# Given entries
=======
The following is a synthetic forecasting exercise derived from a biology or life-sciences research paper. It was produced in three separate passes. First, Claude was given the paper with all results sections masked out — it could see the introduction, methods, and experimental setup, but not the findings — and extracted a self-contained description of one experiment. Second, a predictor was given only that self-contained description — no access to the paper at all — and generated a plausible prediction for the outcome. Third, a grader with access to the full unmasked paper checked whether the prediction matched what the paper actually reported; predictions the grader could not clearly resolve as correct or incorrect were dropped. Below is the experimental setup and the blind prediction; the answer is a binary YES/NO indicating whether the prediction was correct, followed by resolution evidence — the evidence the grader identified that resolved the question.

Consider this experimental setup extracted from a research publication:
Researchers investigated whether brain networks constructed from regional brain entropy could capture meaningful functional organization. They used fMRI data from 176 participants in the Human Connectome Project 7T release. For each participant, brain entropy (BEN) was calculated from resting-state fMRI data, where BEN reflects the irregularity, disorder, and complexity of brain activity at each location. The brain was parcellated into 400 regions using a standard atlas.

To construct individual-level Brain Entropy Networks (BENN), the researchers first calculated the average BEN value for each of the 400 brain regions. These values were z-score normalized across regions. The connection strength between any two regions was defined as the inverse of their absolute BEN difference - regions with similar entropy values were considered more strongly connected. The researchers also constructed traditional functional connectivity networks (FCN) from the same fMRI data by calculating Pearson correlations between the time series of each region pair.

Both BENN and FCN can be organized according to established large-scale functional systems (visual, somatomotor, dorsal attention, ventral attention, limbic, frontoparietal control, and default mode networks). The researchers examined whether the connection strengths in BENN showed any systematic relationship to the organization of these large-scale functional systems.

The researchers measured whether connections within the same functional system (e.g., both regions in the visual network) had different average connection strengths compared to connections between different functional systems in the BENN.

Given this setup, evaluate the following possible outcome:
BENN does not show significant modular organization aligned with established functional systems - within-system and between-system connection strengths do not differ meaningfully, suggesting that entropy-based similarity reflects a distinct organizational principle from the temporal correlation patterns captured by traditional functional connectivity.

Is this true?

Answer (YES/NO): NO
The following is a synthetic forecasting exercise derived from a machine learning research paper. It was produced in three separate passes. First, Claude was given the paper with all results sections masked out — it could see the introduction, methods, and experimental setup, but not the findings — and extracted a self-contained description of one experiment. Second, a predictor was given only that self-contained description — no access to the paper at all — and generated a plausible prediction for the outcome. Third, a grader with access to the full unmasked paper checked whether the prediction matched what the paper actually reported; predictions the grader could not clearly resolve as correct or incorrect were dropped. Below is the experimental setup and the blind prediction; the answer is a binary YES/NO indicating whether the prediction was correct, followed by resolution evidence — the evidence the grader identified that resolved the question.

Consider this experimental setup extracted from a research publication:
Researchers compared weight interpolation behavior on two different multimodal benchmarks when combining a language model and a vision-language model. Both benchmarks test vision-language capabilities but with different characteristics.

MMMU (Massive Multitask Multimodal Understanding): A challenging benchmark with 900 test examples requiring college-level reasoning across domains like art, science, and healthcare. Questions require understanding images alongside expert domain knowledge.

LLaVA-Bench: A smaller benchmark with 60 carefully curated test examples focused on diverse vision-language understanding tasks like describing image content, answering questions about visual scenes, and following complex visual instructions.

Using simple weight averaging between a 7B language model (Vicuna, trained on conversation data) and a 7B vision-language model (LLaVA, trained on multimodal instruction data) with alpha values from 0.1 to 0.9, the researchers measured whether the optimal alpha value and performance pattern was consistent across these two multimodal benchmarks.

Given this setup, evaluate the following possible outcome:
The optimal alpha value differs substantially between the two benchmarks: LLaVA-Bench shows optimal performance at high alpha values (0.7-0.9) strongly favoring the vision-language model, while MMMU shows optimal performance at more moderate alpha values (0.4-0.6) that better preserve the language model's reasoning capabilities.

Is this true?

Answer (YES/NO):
=======
# Work to be completed
Quote every line from the beginning of the entries up to and including the line that contains "To construct individual-level".

# Your solution
The following is a synthetic forecasting exercise derived from a biology or life-sciences research paper. It was produced in three separate passes. First, Claude was given the paper with all results sections masked out — it could see the introduction, methods, and experimental setup, but not the findings — and extracted a self-contained description of one experiment. Second, a predictor was given only that self-contained description — no access to the paper at all — and generated a plausible prediction for the outcome. Third, a grader with access to the full unmasked paper checked whether the prediction matched what the paper actually reported; predictions the grader could not clearly resolve as correct or incorrect were dropped. Below is the experimental setup and the blind prediction; the answer is a binary YES/NO indicating whether the prediction was correct, followed by resolution evidence — the evidence the grader identified that resolved the question.

Consider this experimental setup extracted from a research publication:
Researchers investigated whether brain networks constructed from regional brain entropy could capture meaningful functional organization. They used fMRI data from 176 participants in the Human Connectome Project 7T release. For each participant, brain entropy (BEN) was calculated from resting-state fMRI data, where BEN reflects the irregularity, disorder, and complexity of brain activity at each location. The brain was parcellated into 400 regions using a standard atlas.

To construct individual-level Brain Entropy Networks (BENN), the researchers first calculated the average BEN value for each of the 400 brain regions. These values were z-score normalized across regions. The connection strength between any two regions was defined as the inverse of their absolute BEN difference - regions with similar entropy values were considered more strongly connected. The researchers also constructed traditional functional connectivity networks (FCN) from the same fMRI data by calculating Pearson correlations between the time series of each region pair.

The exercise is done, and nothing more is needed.